PROBLEM DETAILS: Set down, in full, every record in the block.

A block of data:
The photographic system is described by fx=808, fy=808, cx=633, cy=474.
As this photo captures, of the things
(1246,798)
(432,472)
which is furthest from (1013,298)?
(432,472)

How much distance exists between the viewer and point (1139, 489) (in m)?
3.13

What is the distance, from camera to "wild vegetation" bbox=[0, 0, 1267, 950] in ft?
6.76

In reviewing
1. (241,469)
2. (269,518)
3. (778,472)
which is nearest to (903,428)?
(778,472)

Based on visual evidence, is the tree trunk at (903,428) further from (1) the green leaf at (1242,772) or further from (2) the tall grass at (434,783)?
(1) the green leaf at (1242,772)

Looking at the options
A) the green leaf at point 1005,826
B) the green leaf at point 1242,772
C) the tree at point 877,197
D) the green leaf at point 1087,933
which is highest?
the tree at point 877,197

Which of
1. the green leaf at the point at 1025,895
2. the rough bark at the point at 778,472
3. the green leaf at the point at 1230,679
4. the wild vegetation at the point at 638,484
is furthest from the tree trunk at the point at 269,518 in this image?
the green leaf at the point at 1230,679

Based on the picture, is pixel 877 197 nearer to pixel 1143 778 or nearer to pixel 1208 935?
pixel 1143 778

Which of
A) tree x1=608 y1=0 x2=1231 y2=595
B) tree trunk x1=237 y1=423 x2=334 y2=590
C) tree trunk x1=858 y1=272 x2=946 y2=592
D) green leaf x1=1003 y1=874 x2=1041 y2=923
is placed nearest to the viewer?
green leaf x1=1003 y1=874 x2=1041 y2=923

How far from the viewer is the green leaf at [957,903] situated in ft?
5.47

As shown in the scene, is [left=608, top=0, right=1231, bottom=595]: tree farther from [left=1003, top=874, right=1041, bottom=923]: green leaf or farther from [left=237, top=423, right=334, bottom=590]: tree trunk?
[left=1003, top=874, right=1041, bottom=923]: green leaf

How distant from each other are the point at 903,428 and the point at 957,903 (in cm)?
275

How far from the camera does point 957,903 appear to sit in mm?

TASK SOLUTION:
The photographic system is described by fx=808, fy=808, cx=633, cy=474.
As this photo captures, of the things
(1246,798)
(432,472)
which is furthest from (1013,298)?
(432,472)

How much distance exists between the viewer and point (1139, 489) (in m)?
3.13

What is the distance, from camera to "wild vegetation" bbox=[0, 0, 1267, 950] in ft?
6.76

In reviewing
1. (241,469)
2. (269,518)
3. (778,472)
which is nearest to (903,428)?
(778,472)

Based on visual evidence, is the tree trunk at (903,428) further from (1) the green leaf at (1242,772) or further from (2) the tall grass at (434,783)?
(1) the green leaf at (1242,772)

Looking at the options
A) the green leaf at point 1005,826
B) the green leaf at point 1242,772
C) the tree at point 877,197
D) the green leaf at point 1087,933
which is highest?
the tree at point 877,197

Which of
1. the green leaf at the point at 1025,895
2. the rough bark at the point at 778,472
3. the green leaf at the point at 1230,679
4. the wild vegetation at the point at 638,484
is furthest from the tree trunk at the point at 269,518 in this image?
the green leaf at the point at 1230,679

Based on the picture, is pixel 877 197 nearer to pixel 1143 778 or nearer to pixel 1208 935?
pixel 1143 778

Which of
A) tree x1=608 y1=0 x2=1231 y2=595
B) tree trunk x1=237 y1=423 x2=334 y2=590
C) tree trunk x1=858 y1=272 x2=946 y2=592
D) green leaf x1=1003 y1=874 x2=1041 y2=923
is placed nearest to the viewer?
green leaf x1=1003 y1=874 x2=1041 y2=923

How far from the viewer is the green leaf at [957,903] situated in ft?
5.47

As shown in the scene, is [left=608, top=0, right=1231, bottom=595]: tree farther from [left=1003, top=874, right=1041, bottom=923]: green leaf or farther from [left=237, top=423, right=334, bottom=590]: tree trunk?
[left=1003, top=874, right=1041, bottom=923]: green leaf

How distant from each other are the point at 903,428 and the point at 957,903 (in cm)?
275

How far from the camera does point 957,903 appear to sit in mm?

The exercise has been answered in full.